Rescuers found four plane crash survivors -- including three young boys and their father -- in a snowy state forest Monday where they had endured a night in the bitter cold. Three other family members were killed when the plane went down the day before, and the father later died in a hospital.

A state police helicopter combing the mountainous region spotted someone waving from the crash site at midday Monday. Three were taken out by helicopter; a fourth was transported by snowmobile.

"I'm totally amazed. They're very, very tough to have made it through the night," said Richard Toman, state police civilian search and rescue administrator. "This is the stuff movies are made of."

Police Sgt. David Paine confirmed three others were killed in Sunday night's crash. The dead were not immediately identified, but it was believed the plane was carrying a couple and their five boys, ages 2 to 11.

Ronald Ferris, the father, was taken to Fairview Hospital in Great Barrington for treatment of hypothermia and cardiac arrest, a hospital spokeswoman said. He was pronounced dead just before 9 p.m.

Albany Medical Center Hospital said Ryan Ferris, 2, and 5-year-old Jordan Ferris were being treated for hypothermia. Tyler Ferris, 10, was being treated for hypothermia and a broken leg. All three boys were in critical condition.

State Police Lt. Marion McGovern said the plane was found in about 4 feet of snow with two people trapped inside.
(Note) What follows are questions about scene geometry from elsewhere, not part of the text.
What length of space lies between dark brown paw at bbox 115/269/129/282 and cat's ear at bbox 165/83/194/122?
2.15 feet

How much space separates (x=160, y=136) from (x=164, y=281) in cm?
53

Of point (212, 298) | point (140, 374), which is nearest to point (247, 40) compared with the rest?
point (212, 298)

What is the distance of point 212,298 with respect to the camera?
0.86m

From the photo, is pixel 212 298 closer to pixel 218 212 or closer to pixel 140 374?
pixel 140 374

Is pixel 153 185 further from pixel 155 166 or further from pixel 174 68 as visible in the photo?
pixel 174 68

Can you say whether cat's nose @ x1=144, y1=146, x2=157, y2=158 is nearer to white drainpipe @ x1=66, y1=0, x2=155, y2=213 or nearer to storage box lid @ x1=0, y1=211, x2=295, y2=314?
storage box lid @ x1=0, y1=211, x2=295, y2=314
It was spotted in Beartown State Forest, a mountainous area near the Connecticut and New York state lines.

New York state police helicopters had to drop rescuers into the area to stabilize the survivors before flying them to the hospital, Paine said.

"They were frozen," said Peter Berry, a deputy chief of Colonie, N.Y., Emergency Medical Services, who was riding in the helicopter.

Temperatures in the mountains were in the single digits early Monday with gusty 15 mph to 30 mph wind. Search teams on the ground had been fighting their way through snow up to 4 feet deep.

The single-engine Piper Cherokee Six disappeared on a flight from Harrisburg, Pa., to an airport near Keene. Flight controllers lost radio contact with the pilot Sunday evening.

The pilot had reported that he was having problems with icing, said Jim Peters, a spokesman for the Federal Aviation Administration.

Peters said tapes showed the plane disappeared from radar at an altitude of about 2,200 feet some 9 miles east of the Great Barrington Airport, while headed straight for that airport.

Acquaintences said the family from Keene, N.H., owned a car dealership and were known locally through their radio advertisements, which sometimes featured the boys' voices.

Peter Dower, an employee at Ferris' used car business in Swanzey, said Ferris had been piloting a plane carrying his wife and five sons and that they had been returning from a vacation in Florida.